A Health and Safety Guide for Small Business
It all started with an excited student requesting the opportunity to work with us as an intern as part of her scholarship plan over the summer. The excitement was reciprocated as here was the perfect applicant to undertake a research project that we had started the previous year. She said that she would need to get some clearance from the university to be able to join my start-up company.
Next thing was the phone call – all very pleasant and pleased that the student would clearly be involved in a research project that would mean she would have to interview managers and put her research skills to practical use. Then came the forms. A long list of requirements under health and safety. Red tape? NO- Just a black and white email with a stream of requests. Did I have employers liability insurance (uhhh no, no employees, only consultants working with me) What about public liability insurance (not that either –as a service business I did not deem it necessary). And the written health and safety policy (despite the law only requiring a company with over 5 employers having to put a written policy in place) And, the cherry on the top: the risk assessment… well more of that in a minute.
For a while I stared incredulously at the requests. Then I thought, well it could be good opportunity – despite UK Health and Safety requirements being draining to say the least. And finally I thought, we’ll see what my insurance brokers for my PI cover could do. Very helpfully the brokers came up with a great offer: for less than £100 pounds I would have employers liability and public liability insurance in place. Tick number one.
So I thought about the health and safety policy – I advocate best practice to companies, and should therefore consider taking some of my own medicine. An evening spent writing up the policy. Sobering -as it really hits home what responsibilities would fall to me if something were to happen. Tick number two.

#### Record extracts
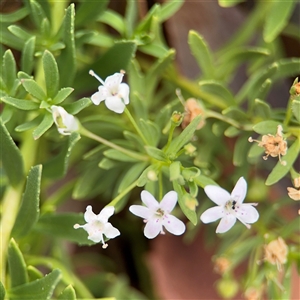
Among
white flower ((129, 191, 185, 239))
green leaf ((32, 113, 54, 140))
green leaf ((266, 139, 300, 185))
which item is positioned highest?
green leaf ((32, 113, 54, 140))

#### Exercise instructions
1 > Decide whether each statement agrees with the health and safety guide, answering yes or no and quoting the words of the guide that settle it. (a) The brokers offered employers liability and public liability insurance for under £100. (b) The writer already had public liability insurance when the university's requests arrived. (c) Writing up the health and safety policy took a weekend.
2 > Copy from the health and safety guide the passage from "So I thought" to "Tick number two.".

#### Replies
1 >
(a) Yes: "for less than £100 pounds I would have employers liability and public liability insurance in place"
(b) No: "not that either –as a service business I did not deem it necessary"
(c) No: "An evening spent writing up the policy."

2 >
So I thought about the health and safety policy – I advocate best practice to companies, and should therefore consider taking some of my own medicine. An evening spent writing up the policy. Sobering -as it really hits home what responsibilities would fall to me if something were to happen. Tick number two.